Goldfinger casts something of a shadow of Thunderball with the writers clearly trying to emulate the success of the previous film. The villainous Fiona Volpe seems to exist to provide an equivalent to Pussy Galore and make the point that not every bad girl Bond sleeps with turns to the side of good (this claim has since been proven to be false) and the little used detachable boat only turns up at the end so it has a set piece on par with Fort Knox.

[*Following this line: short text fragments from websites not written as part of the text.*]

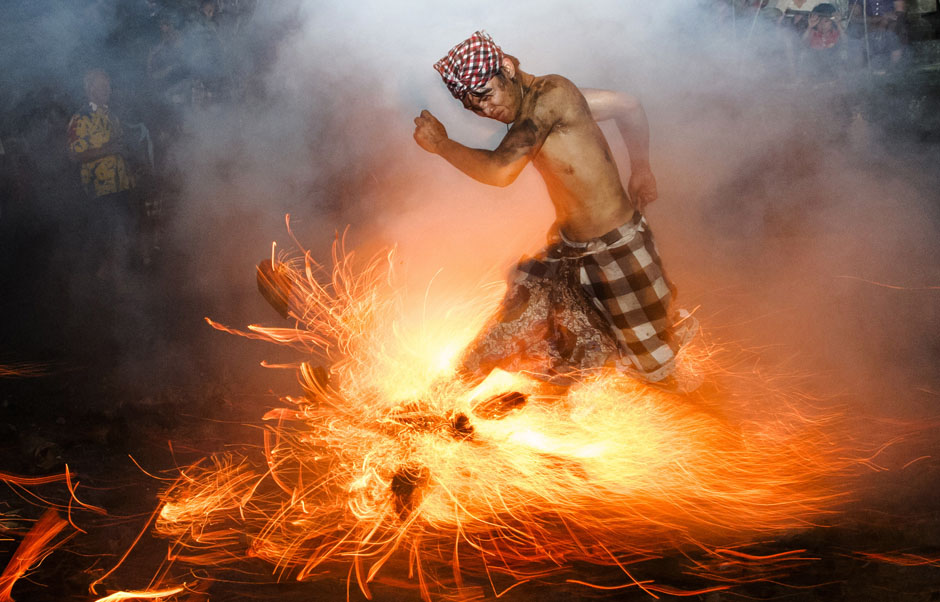A Balinese man kicks up fire during the 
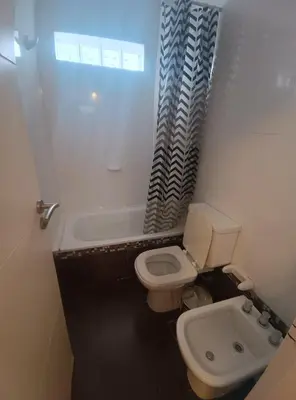 a small bathroom with a toilet and a sink at Excelente SEMIPISO vista al Buen Pastor in Cordoba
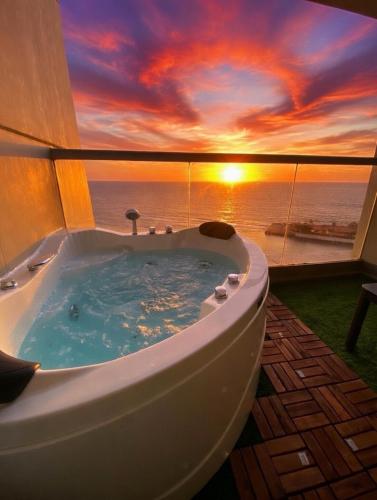a bath tub with a sunset in the background at برج داماك الكورنيش - Damac Al-Corniche Tower in Jeddah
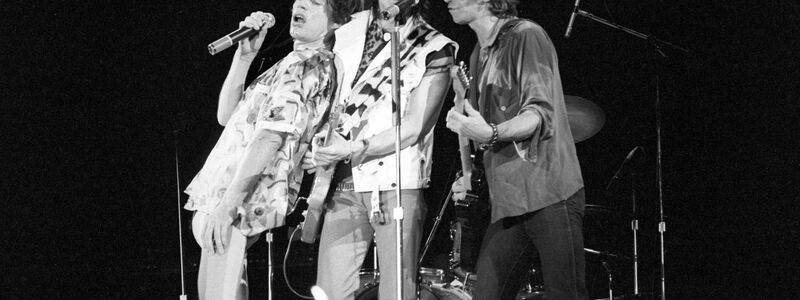 Mick Jagger (l-r), Ron Wood und Keith Richards im Juni 1982. - Foto: Roland Holschneider/dpa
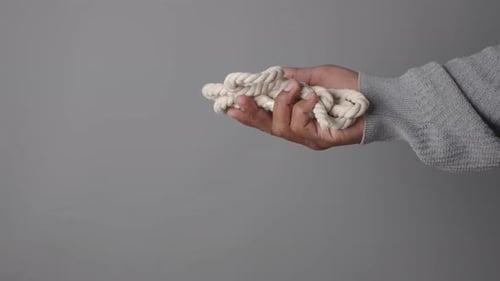 Eine Hand hält fest ein gewundenes Seil vor einem grauen Hintergrund
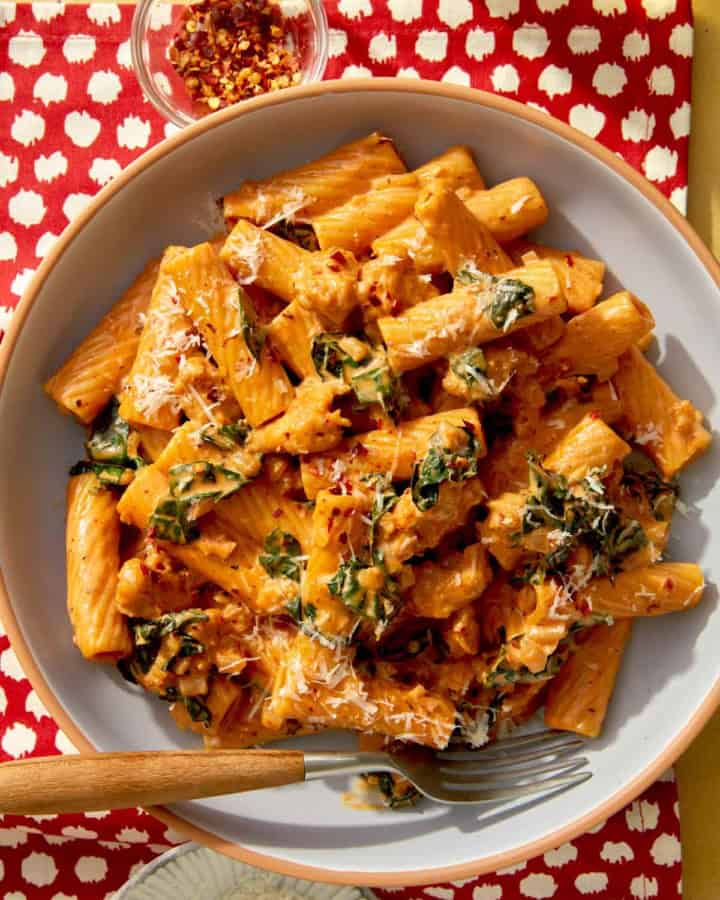 Close up on a bowl of kale and sausage rigatoni in a bowl with a fork.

What really breaks the tension at a number of times throughout the film is the number of times the villains have Bond at their mercy and do nothing about it. Auric Goldfinger keeps Bond around for the bragging rights and no-one knew he was there or was even plotting a heist, but Largo has the entire British and American secret services after him in force, he’s given them an ultimatum and as Bond has been reporting back to his superiors about what he has found. Keeping Bond alive at this point is only making his plan less likely to succeed. Volpe has Bond in her car, unarmed and unsuspecting, in the middle of nowhere and she drops him off at his hotel. Largo has Bond in his villa, surrounded by guards and Largo is holding a gun – so he gives Bond one and they practice shooting together.
This silliness winds up making Largo and company far less threatening. While Largo himself is pretty rad with his eye-patch and pet sharks the rest of the villains and Bond girls are uncharacteristically bland. Overall this is a good looking and fun Bond outing, lacking a strong supporting cast to make it really stand out.